Exercise directions. Copy out, unchanged, the lines of the records from the one containing "Is the crowd of people farther" through the last line of the records, with both of those lines included.

Recorded information.
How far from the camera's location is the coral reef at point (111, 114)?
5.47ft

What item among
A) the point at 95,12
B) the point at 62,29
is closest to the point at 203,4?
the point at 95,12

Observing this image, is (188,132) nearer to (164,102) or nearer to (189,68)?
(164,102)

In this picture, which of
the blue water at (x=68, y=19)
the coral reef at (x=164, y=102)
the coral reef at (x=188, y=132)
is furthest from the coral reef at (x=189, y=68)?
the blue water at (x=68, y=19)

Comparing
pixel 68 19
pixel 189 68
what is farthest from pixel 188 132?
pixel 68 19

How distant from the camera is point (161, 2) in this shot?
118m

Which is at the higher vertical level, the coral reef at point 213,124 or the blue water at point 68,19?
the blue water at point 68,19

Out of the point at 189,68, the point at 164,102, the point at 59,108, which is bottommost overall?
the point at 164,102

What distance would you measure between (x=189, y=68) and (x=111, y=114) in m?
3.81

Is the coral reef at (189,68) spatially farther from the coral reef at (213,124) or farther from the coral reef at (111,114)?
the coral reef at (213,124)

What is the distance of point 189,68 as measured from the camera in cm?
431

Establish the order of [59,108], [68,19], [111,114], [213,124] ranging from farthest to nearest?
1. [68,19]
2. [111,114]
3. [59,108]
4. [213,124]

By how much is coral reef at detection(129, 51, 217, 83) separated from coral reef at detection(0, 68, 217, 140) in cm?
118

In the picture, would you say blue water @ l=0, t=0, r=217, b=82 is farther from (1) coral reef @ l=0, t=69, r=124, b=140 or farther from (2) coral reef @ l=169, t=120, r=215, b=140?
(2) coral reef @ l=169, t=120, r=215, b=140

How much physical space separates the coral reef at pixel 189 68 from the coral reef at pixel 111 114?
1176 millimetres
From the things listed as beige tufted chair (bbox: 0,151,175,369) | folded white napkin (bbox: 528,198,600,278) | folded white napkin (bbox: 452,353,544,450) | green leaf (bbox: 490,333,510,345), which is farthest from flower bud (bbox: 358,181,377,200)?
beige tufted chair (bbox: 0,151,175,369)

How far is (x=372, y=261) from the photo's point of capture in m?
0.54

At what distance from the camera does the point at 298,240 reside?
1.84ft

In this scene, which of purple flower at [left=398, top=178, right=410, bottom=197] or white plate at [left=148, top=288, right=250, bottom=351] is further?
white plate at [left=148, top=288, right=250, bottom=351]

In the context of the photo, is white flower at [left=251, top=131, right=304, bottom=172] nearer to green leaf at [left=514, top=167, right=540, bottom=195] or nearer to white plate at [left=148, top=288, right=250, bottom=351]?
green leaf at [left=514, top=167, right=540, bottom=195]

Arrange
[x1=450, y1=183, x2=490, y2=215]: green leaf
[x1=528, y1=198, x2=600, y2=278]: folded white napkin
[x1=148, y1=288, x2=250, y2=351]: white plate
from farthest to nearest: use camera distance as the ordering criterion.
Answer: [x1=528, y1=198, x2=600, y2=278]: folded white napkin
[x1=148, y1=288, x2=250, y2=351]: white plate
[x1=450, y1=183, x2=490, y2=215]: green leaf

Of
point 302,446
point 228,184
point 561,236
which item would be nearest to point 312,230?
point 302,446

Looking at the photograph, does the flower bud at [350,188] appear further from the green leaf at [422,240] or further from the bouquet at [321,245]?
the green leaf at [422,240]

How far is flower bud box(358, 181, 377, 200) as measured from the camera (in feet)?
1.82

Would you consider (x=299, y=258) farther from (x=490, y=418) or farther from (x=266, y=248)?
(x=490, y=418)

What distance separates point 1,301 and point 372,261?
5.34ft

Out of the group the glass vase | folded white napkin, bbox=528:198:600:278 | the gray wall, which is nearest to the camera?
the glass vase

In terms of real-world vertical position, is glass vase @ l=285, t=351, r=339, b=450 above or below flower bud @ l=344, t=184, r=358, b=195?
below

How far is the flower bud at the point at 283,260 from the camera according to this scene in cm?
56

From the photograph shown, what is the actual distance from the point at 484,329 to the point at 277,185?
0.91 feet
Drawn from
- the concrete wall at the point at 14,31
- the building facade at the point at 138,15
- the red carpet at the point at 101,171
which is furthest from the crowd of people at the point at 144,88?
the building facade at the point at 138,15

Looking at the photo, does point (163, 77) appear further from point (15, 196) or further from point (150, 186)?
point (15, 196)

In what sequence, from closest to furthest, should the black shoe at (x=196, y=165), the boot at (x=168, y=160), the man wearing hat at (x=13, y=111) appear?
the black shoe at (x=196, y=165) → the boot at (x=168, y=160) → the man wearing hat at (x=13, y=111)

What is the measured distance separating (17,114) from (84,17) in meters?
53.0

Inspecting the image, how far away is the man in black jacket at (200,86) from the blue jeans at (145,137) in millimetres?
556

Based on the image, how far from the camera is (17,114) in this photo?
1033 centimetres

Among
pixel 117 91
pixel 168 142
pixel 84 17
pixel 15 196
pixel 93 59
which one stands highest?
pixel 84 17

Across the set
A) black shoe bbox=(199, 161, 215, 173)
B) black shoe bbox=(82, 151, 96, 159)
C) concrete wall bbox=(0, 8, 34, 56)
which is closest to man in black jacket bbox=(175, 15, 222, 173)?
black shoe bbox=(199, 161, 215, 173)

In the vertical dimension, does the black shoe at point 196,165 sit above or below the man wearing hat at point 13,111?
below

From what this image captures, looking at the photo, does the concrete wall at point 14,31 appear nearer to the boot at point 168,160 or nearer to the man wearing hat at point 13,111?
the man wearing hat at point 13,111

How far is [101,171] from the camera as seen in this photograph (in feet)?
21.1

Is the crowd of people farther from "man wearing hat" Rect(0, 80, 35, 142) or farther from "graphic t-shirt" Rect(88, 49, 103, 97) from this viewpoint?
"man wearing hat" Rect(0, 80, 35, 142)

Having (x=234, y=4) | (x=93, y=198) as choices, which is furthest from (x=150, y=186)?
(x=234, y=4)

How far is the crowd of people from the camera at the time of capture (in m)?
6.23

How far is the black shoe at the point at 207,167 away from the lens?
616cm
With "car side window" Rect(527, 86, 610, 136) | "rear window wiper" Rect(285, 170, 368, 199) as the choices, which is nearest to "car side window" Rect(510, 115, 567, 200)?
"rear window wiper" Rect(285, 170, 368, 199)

Answer for this exercise.
Is the crowd of people farther from "man wearing hat" Rect(0, 80, 35, 142) or farther from "graphic t-shirt" Rect(88, 49, 103, 97) from this viewpoint?
"man wearing hat" Rect(0, 80, 35, 142)

Having (x=234, y=4) | (x=93, y=198) as choices, which is furthest from (x=150, y=186)?
(x=234, y=4)

How far is the crowd of people from the camera at the time of capture (in m)?
6.23

How far is the black shoe at the point at 207,167 away from the lens?
616cm
With "car side window" Rect(527, 86, 610, 136) | "rear window wiper" Rect(285, 170, 368, 199) as the choices, which is nearest to "car side window" Rect(510, 115, 567, 200)?
"rear window wiper" Rect(285, 170, 368, 199)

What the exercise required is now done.